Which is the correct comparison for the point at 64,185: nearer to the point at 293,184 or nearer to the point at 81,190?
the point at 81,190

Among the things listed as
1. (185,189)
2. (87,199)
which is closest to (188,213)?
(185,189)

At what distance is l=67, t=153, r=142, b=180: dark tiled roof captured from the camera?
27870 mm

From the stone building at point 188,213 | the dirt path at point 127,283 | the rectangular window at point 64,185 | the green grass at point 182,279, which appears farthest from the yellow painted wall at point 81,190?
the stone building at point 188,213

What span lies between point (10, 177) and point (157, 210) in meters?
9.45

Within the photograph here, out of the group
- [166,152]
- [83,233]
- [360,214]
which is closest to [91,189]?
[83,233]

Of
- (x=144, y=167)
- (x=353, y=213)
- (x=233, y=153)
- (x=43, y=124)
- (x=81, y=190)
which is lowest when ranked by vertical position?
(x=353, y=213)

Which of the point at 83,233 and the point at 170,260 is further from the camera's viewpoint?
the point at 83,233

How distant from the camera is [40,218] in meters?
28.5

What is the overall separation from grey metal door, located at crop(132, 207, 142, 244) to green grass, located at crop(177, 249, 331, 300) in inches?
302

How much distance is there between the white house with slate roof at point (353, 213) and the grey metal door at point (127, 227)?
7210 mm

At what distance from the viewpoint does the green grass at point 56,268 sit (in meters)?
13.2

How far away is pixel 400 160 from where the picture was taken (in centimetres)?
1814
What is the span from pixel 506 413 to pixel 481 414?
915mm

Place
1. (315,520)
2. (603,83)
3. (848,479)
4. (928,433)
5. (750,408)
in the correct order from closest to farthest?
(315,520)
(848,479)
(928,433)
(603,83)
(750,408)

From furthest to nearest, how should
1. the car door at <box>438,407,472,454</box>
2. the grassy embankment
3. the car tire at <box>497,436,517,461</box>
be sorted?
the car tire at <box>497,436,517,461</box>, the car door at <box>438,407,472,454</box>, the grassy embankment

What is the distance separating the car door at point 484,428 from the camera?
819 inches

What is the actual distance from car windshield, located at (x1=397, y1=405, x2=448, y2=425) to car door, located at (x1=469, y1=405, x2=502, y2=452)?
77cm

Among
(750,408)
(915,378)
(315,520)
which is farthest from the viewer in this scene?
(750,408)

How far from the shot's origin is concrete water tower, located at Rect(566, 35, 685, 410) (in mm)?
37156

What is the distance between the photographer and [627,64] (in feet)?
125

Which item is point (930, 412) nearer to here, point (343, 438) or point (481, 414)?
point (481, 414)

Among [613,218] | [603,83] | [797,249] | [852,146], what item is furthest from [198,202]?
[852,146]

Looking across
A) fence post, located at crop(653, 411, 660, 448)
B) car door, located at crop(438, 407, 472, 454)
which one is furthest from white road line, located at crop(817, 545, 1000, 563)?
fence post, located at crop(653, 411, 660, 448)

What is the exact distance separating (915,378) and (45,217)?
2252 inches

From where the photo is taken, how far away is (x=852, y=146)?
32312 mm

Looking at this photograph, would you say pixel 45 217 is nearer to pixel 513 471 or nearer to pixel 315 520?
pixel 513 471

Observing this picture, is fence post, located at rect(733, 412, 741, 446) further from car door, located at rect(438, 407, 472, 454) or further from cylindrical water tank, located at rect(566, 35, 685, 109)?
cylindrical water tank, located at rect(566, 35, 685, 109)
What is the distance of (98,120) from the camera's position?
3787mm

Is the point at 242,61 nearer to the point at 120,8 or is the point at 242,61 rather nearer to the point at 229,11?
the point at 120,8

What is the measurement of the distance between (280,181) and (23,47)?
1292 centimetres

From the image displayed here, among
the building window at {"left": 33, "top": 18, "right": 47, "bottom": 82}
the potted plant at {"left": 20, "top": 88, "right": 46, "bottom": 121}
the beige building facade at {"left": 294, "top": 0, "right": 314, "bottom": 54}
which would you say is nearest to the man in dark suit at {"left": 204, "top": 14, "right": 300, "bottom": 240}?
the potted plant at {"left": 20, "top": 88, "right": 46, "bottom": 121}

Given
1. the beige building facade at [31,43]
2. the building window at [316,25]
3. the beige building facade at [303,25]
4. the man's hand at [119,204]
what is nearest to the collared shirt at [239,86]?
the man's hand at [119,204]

· · ·

* **Work required**: Reproduce the listing above word for word, starting with the line that contains "What is the measurement" and going on through the final line of the listing.

* **The answer**:
What is the measurement of the distance between (280,181) and (23,47)?
1292 centimetres

From the image displayed here, among
the building window at {"left": 33, "top": 18, "right": 47, "bottom": 82}
the potted plant at {"left": 20, "top": 88, "right": 46, "bottom": 121}
the beige building facade at {"left": 294, "top": 0, "right": 314, "bottom": 54}
which would you say is nearest to the man in dark suit at {"left": 204, "top": 14, "right": 300, "bottom": 240}?
the potted plant at {"left": 20, "top": 88, "right": 46, "bottom": 121}

Given
1. the beige building facade at [31,43]
2. the building window at [316,25]
3. the beige building facade at [303,25]
4. the man's hand at [119,204]
what is nearest to the collared shirt at [239,86]?
the man's hand at [119,204]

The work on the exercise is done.